Core feature extraction interface for DINOv2 models.

extractor = DINOv2Extractor(
    model_name="facebook/dinov2-base",
    device="cuda",
    batch_size=32,
    num_workers=4
)

# Extract from directory
embeddings, image_ids = extractor.extract_from_directory("./images/")

# Extract from CSV
embeddings, ids = extractor.extract_from_csv("data.csv")

# Save embeddings
extractor.save_embeddings(embeddings, ids, "features.pt")

Model Options: - facebook/dinov2-small - 21M params, 384-dim (fast) - facebook/dinov2-base - 86M params, 768-dim (recommended) - facebook/dinov2-large - 300M params, 1024-dim (accurate) - facebook/dinov2-giant - 1.1B params, 1536-dim (best)

UMAPVisualizer

Dimensionality reduction and visualization of embeddings.

visualizer = UMAPVisualizer(
    n_neighbors=15,
    min_dist=0.1,
    metric="cosine"
)

# Compute UMAP projection
projection = visualizer.fit_transform(embeddings)

# Cluster embeddings
labels = visualizer.cluster(n_clusters=100)

# Generate visualizations
visualizer.plot_static("umap.png", dot_size=50)
visualizer.plot_interactive("umap.html", show_images=True)

DiverseImageSelector

Active learning strategies for subset selection.

selector = DiverseImageSelector(strategy="hybrid")

# Select diverse subset
indices = selector.select(
    embeddings,
    n_samples=1000,
    n_clusters=100,
    fps_ratio=0.5
)

# Get selected image IDs
selected_ids = [image_ids[i] for i in indices]

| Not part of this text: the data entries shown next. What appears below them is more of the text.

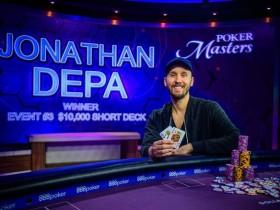 【蜗牛扑克】Jonathan Depa斩获扑克大师赛$10K短牌胜利,入账$133,200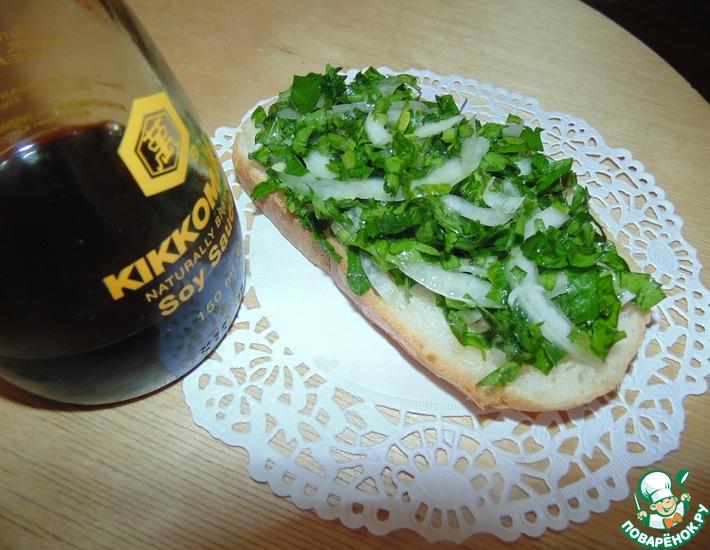 Рецепт: Бутерброд с петрушкой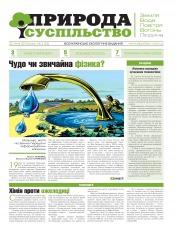 Природа і суспільство №2 01/2013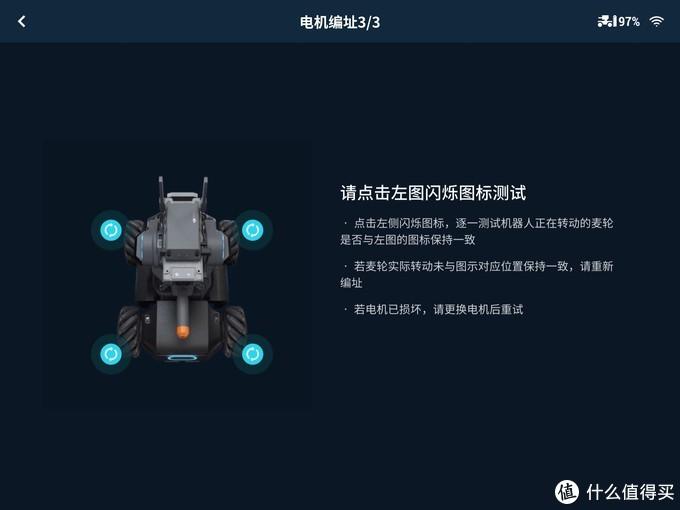 这一环节是检验麦轮的旋转方向,安装机器人时需要注意四个麦克纳姆轮的对应位置,底盘上有图示标明,否则实际测试结果会与指引不同。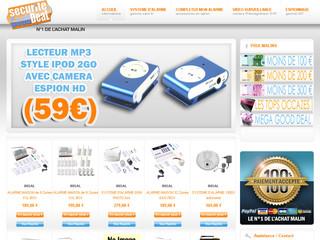 S curit good deal n 1 en alarme sans fil et micro espion for Alarme maison securite good deal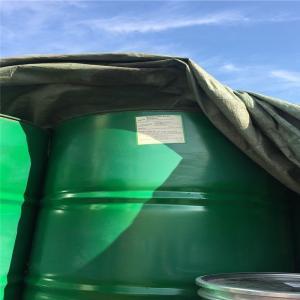 1,3-丙二醇504-63-2 产品图片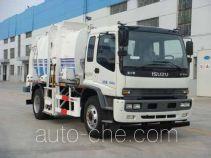 Haide CHD5160TCAE4 food waste truck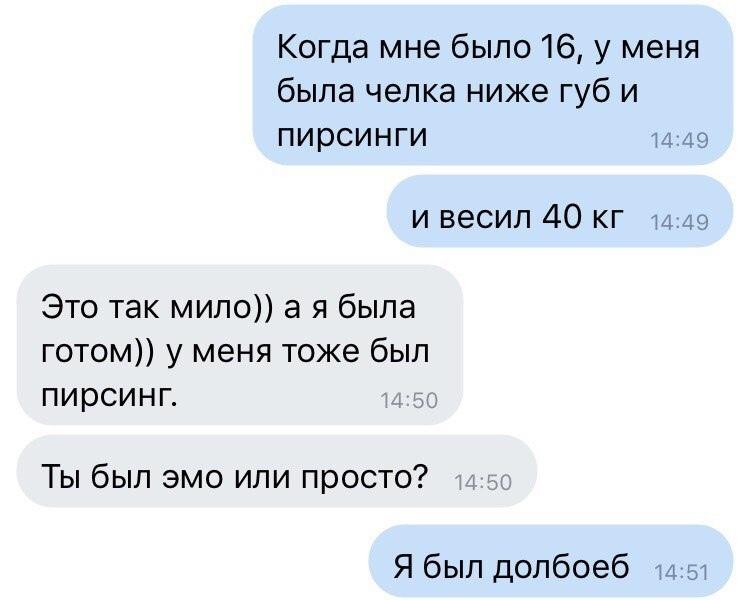 Юмор 2019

Strategies: - random - Random sampling - cluster - K-means based selection - fps - Farthest point sampling - hybrid - Combined approach (best)

Common Usage Patterns

Complete Pipeline

from dinov2.core import DINOv2Extractor
from dinov2.visualization import UMAPVisualizer
from dinov2.selection import DiverseImageSelector

# 1. Extract features
extractor = DINOv2Extractor()
embeddings, ids = extractor.extract_from_directory("images/")

# 2. Visualize
visualizer = UMAPVisualizer()
visualizer.fit_transform(embeddings)
visualizer.cluster(n_clusters=50)
visualizer.plot_interactive("analysis.html")

# 3. Select subset
selector = DiverseImageSelector(strategy="hybrid")
indices = selector.select(embeddings, n_samples=500)
print(f"Selected {len(indices)} diverse images")

Attention Visualization

from dinov2.visualization import PatchVisualizer

visualizer = PatchVisualizer(model_name="facebook/dinov2-base")

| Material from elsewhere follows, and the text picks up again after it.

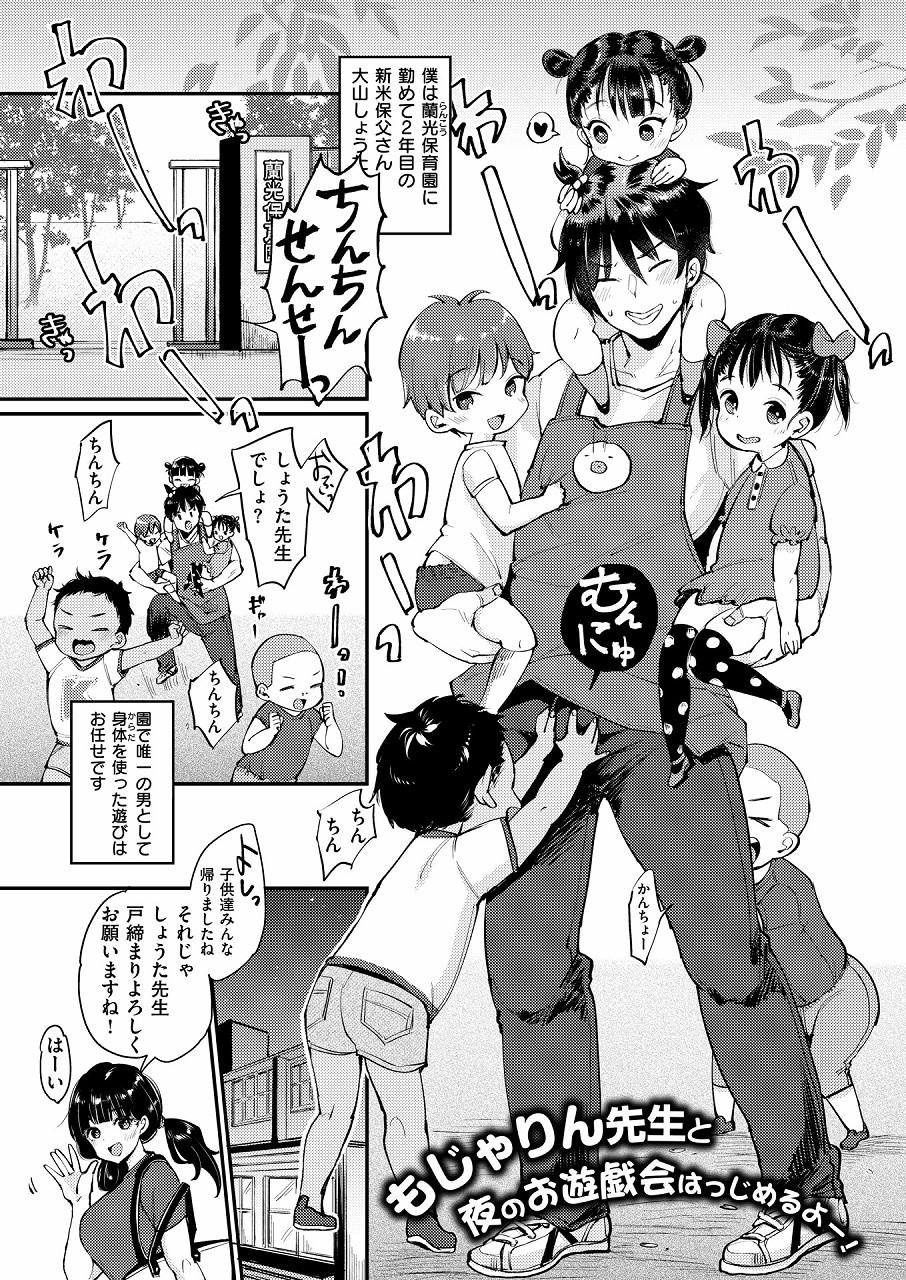 【エロ漫画】保育園で唯一の男先生は子どもたちの遊び相手だけではなくママ達との遊びも仕事wwwwやっぱ人妻は最高だなww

# Visualize attention for single image
visualizer.visualize_attention(
    "primate.jpg",
    output_path="attention.png",
    layer=-1  # Last layer
)

Batch Processing

from pathlib import Path

# Process multiple directories
directories = ["dataset1/", "dataset2/", "dataset3/"]
all_embeddings = []

for dir_path in directories:
    embeddings, ids = extractor.extract_from_directory(dir_path)
    all_embeddings.append({
        "dir": dir_path,
        "embeddings": embeddings,
        "ids": ids
    })

CLI Interface

The module provides a comprehensive CLI:

# Extract features
python -m dinov2.dinov2_cli extract --input images/ --output features.pt

# Visualize
python -m dinov2.dinov2_cli visualize --embeddings features.pt --output umap.html --interactive

# Select subset
python -m dinov2.dinov2_cli select --embeddings features.pt --n 1000 --strategy hybrid

# Generate patches
python -m dinov2.dinov2_cli patches --images images/ --output patches/

Output Formats

Embeddings File

{
    'embeddings': torch.Tensor,  # Shape: (N, feature_dim)
    'image_ids': List[str],      # Length: N
    'model_name': str,           # e.g., "facebook/dinov2-base"
    'timestamp': str,            # ISO format
    'metadata': dict             # Additional info
}

Selection Output

# selected_images.txt
image_001.jpg
image_042.jpg
image_087.jpg
...

Performance Considerations

Memory Management

# For large datasets
def process_in_chunks(image_dir, chunk_size=5000):
    extractor = DINOv2Extractor(batch_size=16)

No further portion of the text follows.